** begin Text **
Page MenuHomePhabricator

Decorate mediawiki.api_request events with experiment enrollment information
Open, HighPublic3 Estimated Story Points

Description

Background

Soon after the change for T409965: Enable experiment enrollment in the MediaWiki Action API was deployed to group1 wikis, there was a spike in validation errors on the mediawiki.api_request stream. In response, we (temporarily) disabled adding experiment enrollment information to the global logging context for MediaWiki Action API requests. This means that experiment enrollment information is not included in any lines logged during an API request.

Why did this happen?

This happened because API requests are sent as events to the stream via the Monolog logging library and we starting adding experiment enrollment information to the global logging context, which is mixed into all log lines. This information was added to the events sent to the stream, triggering a validation error.

AC

  • We determine if the mediawiki.api_request stream is required
  • The /mediawiki/api/request/1.0.0 schema is updated to include an context.ab_tests property (or, make it not fail when adding context.ab_tests)
  • We re-enable adding experiment enrollment information to the global logging context for MediaWiki Action API requests

Notes

  1. This will happen again when another developer adds to the global logging context. The schema should be made more resilient

Event Timeline

JVanderhoop-WMF subscribed.
** end Text **
** begin Provided information **
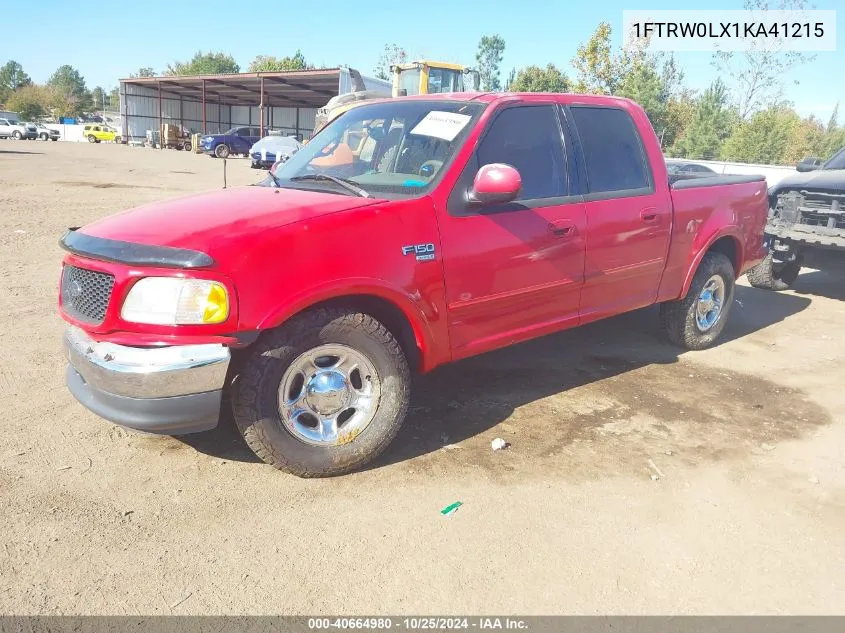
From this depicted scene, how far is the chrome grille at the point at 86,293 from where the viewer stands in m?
2.90

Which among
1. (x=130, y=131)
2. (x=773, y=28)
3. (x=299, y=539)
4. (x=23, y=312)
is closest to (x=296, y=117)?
(x=130, y=131)

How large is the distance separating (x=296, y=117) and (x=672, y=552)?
5409cm

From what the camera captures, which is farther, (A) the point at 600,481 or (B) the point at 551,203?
(B) the point at 551,203

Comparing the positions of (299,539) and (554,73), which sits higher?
(554,73)

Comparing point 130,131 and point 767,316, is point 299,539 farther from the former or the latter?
point 130,131

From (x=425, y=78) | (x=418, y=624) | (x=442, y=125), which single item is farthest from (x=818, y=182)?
(x=425, y=78)

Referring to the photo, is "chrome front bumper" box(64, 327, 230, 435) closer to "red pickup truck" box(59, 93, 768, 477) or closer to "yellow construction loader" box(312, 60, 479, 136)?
"red pickup truck" box(59, 93, 768, 477)

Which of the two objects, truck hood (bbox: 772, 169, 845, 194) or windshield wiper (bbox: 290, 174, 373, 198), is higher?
truck hood (bbox: 772, 169, 845, 194)

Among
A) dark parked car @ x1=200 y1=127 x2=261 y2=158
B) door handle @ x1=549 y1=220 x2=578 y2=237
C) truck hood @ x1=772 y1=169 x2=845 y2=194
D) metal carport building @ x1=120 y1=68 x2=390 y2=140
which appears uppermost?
metal carport building @ x1=120 y1=68 x2=390 y2=140

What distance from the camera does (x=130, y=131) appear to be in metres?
50.1

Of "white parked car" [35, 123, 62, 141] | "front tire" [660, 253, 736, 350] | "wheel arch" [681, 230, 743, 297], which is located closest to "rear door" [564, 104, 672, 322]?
"wheel arch" [681, 230, 743, 297]

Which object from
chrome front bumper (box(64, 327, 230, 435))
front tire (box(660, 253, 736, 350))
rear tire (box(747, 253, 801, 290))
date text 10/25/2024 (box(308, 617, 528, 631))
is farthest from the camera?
rear tire (box(747, 253, 801, 290))

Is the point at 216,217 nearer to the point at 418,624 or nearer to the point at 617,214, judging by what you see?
the point at 418,624

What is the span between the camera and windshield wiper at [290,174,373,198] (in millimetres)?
3469
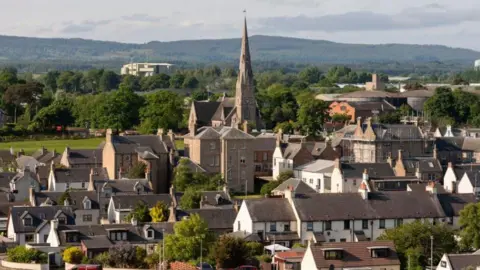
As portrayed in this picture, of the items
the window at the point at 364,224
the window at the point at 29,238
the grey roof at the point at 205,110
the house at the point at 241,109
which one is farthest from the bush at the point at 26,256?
the grey roof at the point at 205,110

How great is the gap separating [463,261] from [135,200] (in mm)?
22980

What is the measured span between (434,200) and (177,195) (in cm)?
1443

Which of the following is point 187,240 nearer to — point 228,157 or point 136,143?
point 228,157

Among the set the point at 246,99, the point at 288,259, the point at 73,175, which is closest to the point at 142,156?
the point at 73,175

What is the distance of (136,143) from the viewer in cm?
7869

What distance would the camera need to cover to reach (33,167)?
81062 millimetres

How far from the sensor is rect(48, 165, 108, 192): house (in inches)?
2889

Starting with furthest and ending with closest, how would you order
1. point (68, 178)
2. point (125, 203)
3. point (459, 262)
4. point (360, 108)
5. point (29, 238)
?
point (360, 108), point (68, 178), point (125, 203), point (29, 238), point (459, 262)

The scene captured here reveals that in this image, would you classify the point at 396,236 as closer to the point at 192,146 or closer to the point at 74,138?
the point at 192,146

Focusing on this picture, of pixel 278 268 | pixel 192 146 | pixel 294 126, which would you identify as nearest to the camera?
pixel 278 268

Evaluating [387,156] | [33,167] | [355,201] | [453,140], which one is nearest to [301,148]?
[387,156]

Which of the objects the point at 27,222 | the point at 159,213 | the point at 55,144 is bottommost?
the point at 55,144

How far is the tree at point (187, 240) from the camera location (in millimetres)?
52344

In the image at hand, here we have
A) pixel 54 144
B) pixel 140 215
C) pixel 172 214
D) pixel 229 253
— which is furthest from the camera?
pixel 54 144
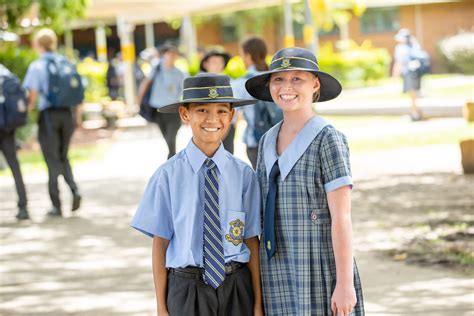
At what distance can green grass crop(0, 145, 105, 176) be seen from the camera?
54.0 feet

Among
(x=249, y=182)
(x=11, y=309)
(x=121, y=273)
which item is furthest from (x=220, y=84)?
(x=121, y=273)

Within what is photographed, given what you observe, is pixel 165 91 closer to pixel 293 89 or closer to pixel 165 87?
pixel 165 87

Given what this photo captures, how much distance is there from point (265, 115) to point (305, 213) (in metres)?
4.18

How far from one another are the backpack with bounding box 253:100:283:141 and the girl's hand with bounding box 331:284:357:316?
4186mm

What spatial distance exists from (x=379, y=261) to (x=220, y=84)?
446cm

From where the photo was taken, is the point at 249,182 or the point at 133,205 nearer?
the point at 249,182

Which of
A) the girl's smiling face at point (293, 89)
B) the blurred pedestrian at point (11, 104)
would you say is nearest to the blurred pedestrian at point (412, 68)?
the blurred pedestrian at point (11, 104)

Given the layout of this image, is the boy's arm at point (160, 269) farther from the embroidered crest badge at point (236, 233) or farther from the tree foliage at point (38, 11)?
the tree foliage at point (38, 11)

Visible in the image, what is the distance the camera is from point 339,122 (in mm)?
22922

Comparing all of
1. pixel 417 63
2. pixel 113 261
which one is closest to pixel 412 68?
pixel 417 63

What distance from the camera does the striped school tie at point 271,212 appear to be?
4027mm

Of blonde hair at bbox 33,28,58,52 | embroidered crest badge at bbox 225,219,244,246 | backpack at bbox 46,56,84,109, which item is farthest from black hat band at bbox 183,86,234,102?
blonde hair at bbox 33,28,58,52

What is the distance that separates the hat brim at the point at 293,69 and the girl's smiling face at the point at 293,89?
4cm

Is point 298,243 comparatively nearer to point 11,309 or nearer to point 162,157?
point 11,309
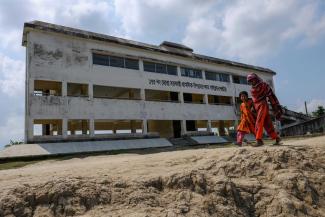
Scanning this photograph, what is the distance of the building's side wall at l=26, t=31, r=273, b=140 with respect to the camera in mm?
23344

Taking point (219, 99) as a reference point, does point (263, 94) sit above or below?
below

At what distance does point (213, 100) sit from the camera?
127ft

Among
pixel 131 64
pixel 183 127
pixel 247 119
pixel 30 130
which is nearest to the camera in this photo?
pixel 247 119

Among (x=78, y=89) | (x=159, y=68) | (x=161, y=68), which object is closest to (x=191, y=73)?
(x=161, y=68)

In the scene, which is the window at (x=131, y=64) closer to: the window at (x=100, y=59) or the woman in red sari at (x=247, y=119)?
the window at (x=100, y=59)

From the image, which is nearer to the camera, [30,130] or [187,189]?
[187,189]

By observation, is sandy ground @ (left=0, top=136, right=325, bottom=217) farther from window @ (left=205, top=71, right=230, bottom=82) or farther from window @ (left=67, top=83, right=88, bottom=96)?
window @ (left=205, top=71, right=230, bottom=82)

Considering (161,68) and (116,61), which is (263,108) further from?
(161,68)

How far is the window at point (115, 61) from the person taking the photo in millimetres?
26833

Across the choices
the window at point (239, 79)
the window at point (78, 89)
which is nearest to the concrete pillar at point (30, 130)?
the window at point (78, 89)

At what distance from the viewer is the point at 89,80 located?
85.0 ft

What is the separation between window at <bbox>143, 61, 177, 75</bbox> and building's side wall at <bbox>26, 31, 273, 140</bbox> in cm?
43

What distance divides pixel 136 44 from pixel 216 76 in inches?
422

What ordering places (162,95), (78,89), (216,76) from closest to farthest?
(78,89) → (162,95) → (216,76)
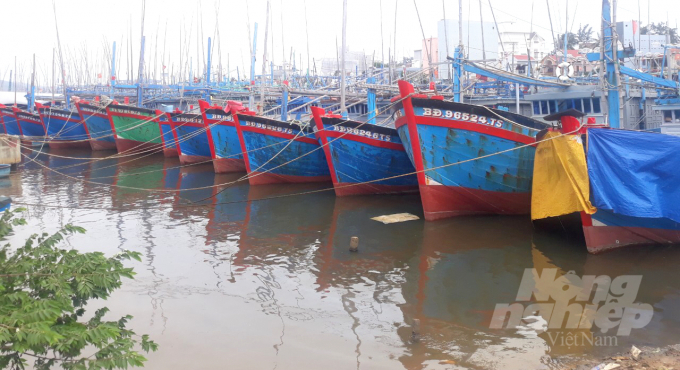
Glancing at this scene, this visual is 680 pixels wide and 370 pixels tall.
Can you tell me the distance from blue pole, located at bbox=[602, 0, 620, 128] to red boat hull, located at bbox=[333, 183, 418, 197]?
654 centimetres

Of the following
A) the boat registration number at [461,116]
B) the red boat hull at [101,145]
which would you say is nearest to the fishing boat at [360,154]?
the boat registration number at [461,116]

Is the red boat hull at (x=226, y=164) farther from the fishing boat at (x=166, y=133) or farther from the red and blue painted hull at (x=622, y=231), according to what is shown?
the red and blue painted hull at (x=622, y=231)

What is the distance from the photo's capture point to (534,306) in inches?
321

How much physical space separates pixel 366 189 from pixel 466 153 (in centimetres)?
517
** end Provided information **
→ **Instruction**
Carry on the Phabricator task about adding experiment enrollment information to mediawiki.api_request events, picking up after its last line. None of this material is needed for the work.

→ **Exercise result**
What is the impact of not doing? What teams would this block (and in what time frame)?

Relevant docs: https://wikitech.wikimedia.org/wiki/Data_Platform/Data_Lake/Traffic/mediawiki_api_request

What is the impact of not doing? What teams would this block (and in what time frame)?

@JVanderhoop-WMF: I've updated the task to highlight that this impacts all logging during API requests and not just logging that ends up with an event flowing on the mediawiki.api_request stream. The impact of not fixing this is that there's no insight into which experimental treatments were assigned during a MediaWiki Action API request.

@phuedx and this would be particularly bad for Growth's future experiments (Revise tone structured task, slated for Jan), correct?

JVanderhoop-WMF updated the task description. (Show Details)
JVanderhoop-WMF set the point value for this task to 5.

This would also be bad for RelEng and SRE when they're trying to figure out what's happening for a set of API requests. This reduces the overall observability of they system.

Change #1228500 had a related patch set uploaded (by Phuedx; author: Phuedx):

[mediawiki/extensions/TestKitchen@master] Hooks: Fix context.ab_test global logging context

https://gerrit.wikimedia.org/r/1228500

Change #1228509 had a related patch set uploaded (by Phuedx; author: Phuedx):

[mediawiki/extensions/TestKitchen@master] Hooks: Add global logging context for all requests

https://gerrit.wikimedia.org/r/1228509

phuedx changed the point value for this task from 5 to 3.

I've been bold and picked up this task. At the time of writing, we're seeing 600+ validation errors/min on the mediawiki.api_request stream.

As for why we're seeing a non-trivial number of validation errors on that stream despite the functionality being limited to pageviews in T409965#11408520 (onwards)? My theory is that these are action=parse MediaWiki Action API requests.

Review and merge https://gitlab.wikimedia.org/repos/data-engineering/schemas-event-primary/-/merge_requests/28

Are we sure that adding TestKitchen stuff to the api request logging schema is the right thing to do? I can see how it would fix the problem, but somethings seems a bit fishy.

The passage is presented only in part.